+++ Supplied material

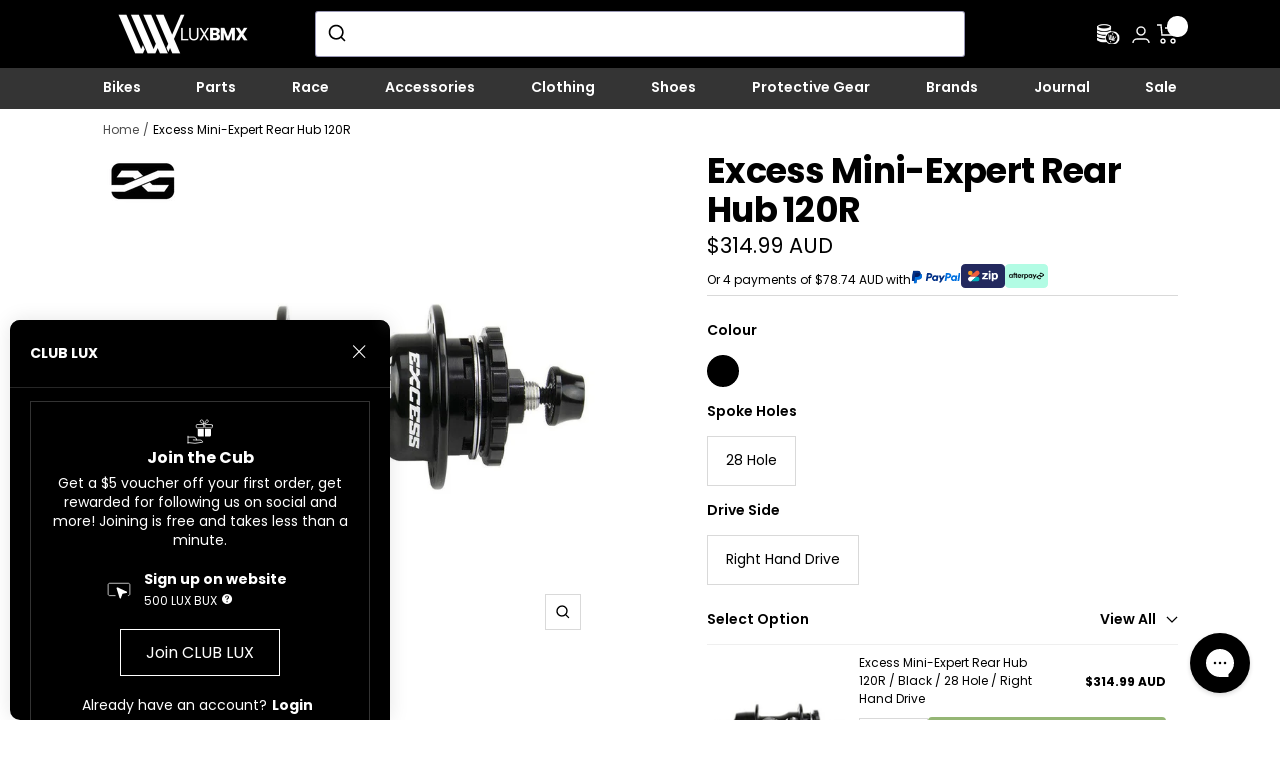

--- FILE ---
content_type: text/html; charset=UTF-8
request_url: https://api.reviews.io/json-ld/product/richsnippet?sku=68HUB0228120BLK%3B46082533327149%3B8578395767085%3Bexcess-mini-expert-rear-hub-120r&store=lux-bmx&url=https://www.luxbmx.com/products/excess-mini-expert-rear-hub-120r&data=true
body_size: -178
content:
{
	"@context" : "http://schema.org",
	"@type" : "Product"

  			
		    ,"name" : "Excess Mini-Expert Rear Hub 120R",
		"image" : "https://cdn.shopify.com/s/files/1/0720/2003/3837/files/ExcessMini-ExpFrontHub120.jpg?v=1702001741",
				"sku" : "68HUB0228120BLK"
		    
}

++++++
+++ Supplied material

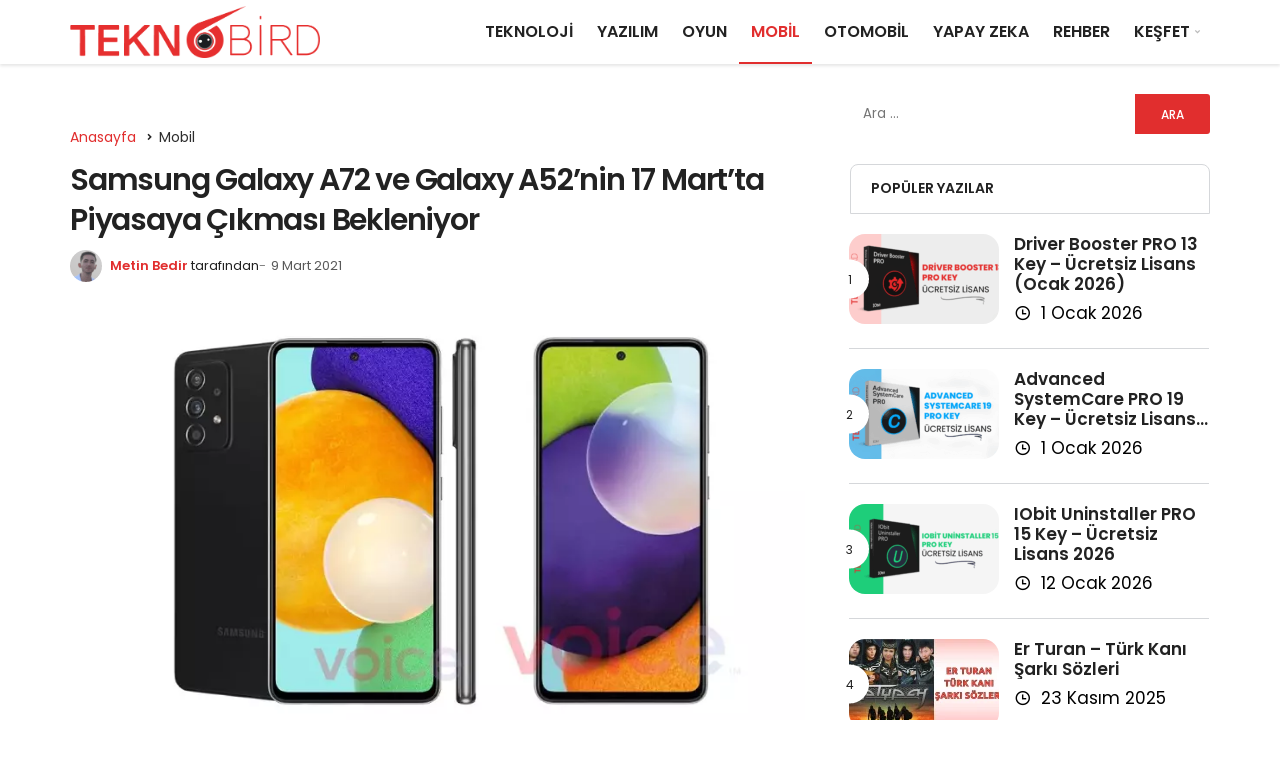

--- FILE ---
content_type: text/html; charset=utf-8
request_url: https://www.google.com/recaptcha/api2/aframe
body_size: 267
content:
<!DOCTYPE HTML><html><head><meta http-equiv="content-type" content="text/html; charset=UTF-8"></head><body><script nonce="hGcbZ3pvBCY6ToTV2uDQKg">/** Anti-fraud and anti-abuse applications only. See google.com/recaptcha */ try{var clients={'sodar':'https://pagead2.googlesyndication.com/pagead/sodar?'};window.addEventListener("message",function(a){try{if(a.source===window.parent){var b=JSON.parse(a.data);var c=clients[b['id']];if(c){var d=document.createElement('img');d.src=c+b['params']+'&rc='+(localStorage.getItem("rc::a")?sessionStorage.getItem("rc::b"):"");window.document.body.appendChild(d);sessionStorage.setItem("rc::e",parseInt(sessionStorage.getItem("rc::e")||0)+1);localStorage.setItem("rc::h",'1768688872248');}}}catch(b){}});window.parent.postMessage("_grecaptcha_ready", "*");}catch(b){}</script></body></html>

++++++
+++ Supplied material

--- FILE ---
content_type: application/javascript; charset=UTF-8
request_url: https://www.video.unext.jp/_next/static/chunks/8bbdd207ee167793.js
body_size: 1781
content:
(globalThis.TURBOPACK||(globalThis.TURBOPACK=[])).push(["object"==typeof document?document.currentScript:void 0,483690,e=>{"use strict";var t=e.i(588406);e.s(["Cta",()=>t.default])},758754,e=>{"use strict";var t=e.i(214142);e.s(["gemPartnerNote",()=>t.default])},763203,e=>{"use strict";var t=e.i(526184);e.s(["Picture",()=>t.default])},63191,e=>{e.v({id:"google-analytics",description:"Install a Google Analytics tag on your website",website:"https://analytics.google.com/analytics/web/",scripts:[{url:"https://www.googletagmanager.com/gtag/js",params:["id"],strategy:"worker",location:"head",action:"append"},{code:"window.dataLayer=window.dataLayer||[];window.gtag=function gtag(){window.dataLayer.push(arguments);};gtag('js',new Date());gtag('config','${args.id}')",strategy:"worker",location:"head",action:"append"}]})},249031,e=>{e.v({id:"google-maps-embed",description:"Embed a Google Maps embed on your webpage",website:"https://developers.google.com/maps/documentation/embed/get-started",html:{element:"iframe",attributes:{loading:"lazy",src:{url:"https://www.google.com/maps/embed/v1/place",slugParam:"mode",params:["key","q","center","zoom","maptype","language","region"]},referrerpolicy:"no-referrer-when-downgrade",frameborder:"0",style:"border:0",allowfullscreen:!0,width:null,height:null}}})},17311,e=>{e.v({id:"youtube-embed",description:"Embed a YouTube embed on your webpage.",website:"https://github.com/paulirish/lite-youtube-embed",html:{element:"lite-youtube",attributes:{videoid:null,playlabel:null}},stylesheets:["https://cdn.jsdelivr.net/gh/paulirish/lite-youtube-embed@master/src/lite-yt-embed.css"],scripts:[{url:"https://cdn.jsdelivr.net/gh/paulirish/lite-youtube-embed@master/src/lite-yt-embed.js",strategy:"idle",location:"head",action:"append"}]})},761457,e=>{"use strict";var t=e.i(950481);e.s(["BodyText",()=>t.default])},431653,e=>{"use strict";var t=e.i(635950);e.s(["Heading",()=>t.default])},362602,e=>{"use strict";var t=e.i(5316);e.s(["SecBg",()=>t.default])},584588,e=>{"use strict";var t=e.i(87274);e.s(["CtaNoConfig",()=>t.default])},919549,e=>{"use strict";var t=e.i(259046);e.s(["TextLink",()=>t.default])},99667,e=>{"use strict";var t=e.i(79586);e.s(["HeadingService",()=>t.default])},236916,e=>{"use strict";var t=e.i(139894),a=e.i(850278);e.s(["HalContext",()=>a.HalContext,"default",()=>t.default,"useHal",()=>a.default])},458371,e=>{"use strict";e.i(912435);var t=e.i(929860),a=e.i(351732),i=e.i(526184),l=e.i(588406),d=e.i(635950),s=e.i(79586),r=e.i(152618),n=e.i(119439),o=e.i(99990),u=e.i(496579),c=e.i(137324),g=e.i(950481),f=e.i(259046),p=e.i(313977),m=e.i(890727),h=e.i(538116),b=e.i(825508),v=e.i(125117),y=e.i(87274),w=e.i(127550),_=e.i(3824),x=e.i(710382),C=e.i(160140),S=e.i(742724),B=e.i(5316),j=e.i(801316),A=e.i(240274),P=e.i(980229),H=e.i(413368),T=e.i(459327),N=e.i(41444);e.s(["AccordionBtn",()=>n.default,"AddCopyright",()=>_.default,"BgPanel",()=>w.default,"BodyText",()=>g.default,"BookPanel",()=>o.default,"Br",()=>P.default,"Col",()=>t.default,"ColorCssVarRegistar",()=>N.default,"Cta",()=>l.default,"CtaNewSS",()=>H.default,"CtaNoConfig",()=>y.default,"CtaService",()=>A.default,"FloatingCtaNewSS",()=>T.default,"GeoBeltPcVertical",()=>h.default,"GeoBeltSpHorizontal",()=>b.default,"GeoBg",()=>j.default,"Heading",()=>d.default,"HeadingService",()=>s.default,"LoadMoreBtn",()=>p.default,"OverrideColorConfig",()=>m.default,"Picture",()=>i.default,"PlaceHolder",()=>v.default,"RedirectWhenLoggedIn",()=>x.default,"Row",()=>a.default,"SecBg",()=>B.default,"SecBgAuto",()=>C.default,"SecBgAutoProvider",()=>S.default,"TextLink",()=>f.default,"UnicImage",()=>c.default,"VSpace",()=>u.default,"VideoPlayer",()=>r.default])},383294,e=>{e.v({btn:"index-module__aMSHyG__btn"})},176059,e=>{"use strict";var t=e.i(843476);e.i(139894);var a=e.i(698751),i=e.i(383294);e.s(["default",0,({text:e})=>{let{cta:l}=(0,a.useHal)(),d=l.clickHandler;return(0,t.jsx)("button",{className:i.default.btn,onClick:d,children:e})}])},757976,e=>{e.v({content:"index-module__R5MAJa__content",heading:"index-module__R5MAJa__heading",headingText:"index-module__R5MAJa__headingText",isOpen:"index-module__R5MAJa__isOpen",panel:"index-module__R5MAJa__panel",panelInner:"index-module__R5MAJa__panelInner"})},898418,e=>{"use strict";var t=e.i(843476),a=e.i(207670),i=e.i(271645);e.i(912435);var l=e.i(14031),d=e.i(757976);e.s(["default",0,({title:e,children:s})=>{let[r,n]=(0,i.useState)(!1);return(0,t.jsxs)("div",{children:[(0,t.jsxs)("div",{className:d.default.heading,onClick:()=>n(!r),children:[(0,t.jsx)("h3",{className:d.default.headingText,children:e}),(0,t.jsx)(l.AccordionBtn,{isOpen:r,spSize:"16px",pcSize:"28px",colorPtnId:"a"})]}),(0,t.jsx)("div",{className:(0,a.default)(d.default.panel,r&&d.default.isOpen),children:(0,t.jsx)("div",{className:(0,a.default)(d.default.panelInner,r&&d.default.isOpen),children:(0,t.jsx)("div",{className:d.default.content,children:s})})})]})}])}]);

++++++

What is being asked:
Repeat exactly the lines above from the one with "request_url: https://www.google.com/recaptcha/api2/aframe" up to and including the one with "Anti-fraud and anti-abuse". No other line belongs in the reply.

Result of the exercise:
request_url: https://www.google.com/recaptcha/api2/aframe
body_size: 267
content:
<!DOCTYPE HTML><html><head><meta http-equiv="content-type" content="text/html; charset=UTF-8"></head><body><script nonce="hGcbZ3pvBCY6ToTV2uDQKg">/** Anti-fraud and anti-abuse applications only. See google.com/recaptcha */ try{var clients={'sodar':'https://pagead2.googlesyndication.com/pagead/sodar?'};window.addEventListener("message",function(a){try{if(a.source===window.parent){var b=JSON.parse(a.data);var c=clients[b['id']];if(c){var d=document.createElement('img');d.src=c+b['params']+'&rc='+(localStorage.getItem("rc::a")?sessionStorage.getItem("rc::b"):"");window.document.body.appendChild(d);sessionStorage.setItem("rc::e",parseInt(sessionStorage.getItem("rc::e")||0)+1);localStorage.setItem("rc::h",'1768688872248');}}}catch(b){}});window.parent.postMessage("_grecaptcha_ready", "*");}catch(b){}</script></body></html>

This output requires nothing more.